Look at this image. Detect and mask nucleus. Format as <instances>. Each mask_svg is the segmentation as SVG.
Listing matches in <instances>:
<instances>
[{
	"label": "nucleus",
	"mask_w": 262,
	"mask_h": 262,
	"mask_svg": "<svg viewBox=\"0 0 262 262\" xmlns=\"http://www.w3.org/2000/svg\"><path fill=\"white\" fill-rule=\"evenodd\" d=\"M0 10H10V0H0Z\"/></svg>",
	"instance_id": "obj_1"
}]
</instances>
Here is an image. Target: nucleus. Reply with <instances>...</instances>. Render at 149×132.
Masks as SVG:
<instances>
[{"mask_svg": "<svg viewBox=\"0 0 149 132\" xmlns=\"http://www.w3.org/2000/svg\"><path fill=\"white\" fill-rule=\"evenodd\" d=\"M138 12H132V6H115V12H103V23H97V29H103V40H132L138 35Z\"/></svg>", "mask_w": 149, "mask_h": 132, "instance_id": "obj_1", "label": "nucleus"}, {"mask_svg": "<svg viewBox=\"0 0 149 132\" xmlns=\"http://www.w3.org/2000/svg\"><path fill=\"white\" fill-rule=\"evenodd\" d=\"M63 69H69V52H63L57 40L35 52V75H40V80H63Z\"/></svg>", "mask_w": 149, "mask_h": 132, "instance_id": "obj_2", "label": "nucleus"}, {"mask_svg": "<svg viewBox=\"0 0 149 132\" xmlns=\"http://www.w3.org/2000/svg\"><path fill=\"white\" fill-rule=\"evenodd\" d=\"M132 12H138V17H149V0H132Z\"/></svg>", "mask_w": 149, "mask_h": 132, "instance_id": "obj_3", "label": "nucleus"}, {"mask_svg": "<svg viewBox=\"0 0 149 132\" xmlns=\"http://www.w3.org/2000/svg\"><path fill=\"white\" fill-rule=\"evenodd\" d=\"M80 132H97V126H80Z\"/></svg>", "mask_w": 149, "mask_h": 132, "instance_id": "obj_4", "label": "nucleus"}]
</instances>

= Task =
Please repeat every one of the entries above word for word, from the first line through the last.

= Output for this exercise =
Look at this image. Detect and mask nucleus. Format as <instances>. Each mask_svg is the segmentation as SVG.
Listing matches in <instances>:
<instances>
[{
	"label": "nucleus",
	"mask_w": 262,
	"mask_h": 262,
	"mask_svg": "<svg viewBox=\"0 0 262 262\" xmlns=\"http://www.w3.org/2000/svg\"><path fill=\"white\" fill-rule=\"evenodd\" d=\"M0 10H10V0H0Z\"/></svg>",
	"instance_id": "obj_1"
}]
</instances>
Here is an image. Target: nucleus. Reply with <instances>...</instances>. Render at 149×132.
Masks as SVG:
<instances>
[{"mask_svg": "<svg viewBox=\"0 0 149 132\" xmlns=\"http://www.w3.org/2000/svg\"><path fill=\"white\" fill-rule=\"evenodd\" d=\"M138 12H132V6H115V12H103V23H97V29H103V40H132L138 35Z\"/></svg>", "mask_w": 149, "mask_h": 132, "instance_id": "obj_1", "label": "nucleus"}, {"mask_svg": "<svg viewBox=\"0 0 149 132\" xmlns=\"http://www.w3.org/2000/svg\"><path fill=\"white\" fill-rule=\"evenodd\" d=\"M63 69H69V52H63L57 40L35 52V75H40V80H63Z\"/></svg>", "mask_w": 149, "mask_h": 132, "instance_id": "obj_2", "label": "nucleus"}, {"mask_svg": "<svg viewBox=\"0 0 149 132\" xmlns=\"http://www.w3.org/2000/svg\"><path fill=\"white\" fill-rule=\"evenodd\" d=\"M132 12H138V17H149V0H132Z\"/></svg>", "mask_w": 149, "mask_h": 132, "instance_id": "obj_3", "label": "nucleus"}, {"mask_svg": "<svg viewBox=\"0 0 149 132\" xmlns=\"http://www.w3.org/2000/svg\"><path fill=\"white\" fill-rule=\"evenodd\" d=\"M80 132H97V126H80Z\"/></svg>", "mask_w": 149, "mask_h": 132, "instance_id": "obj_4", "label": "nucleus"}]
</instances>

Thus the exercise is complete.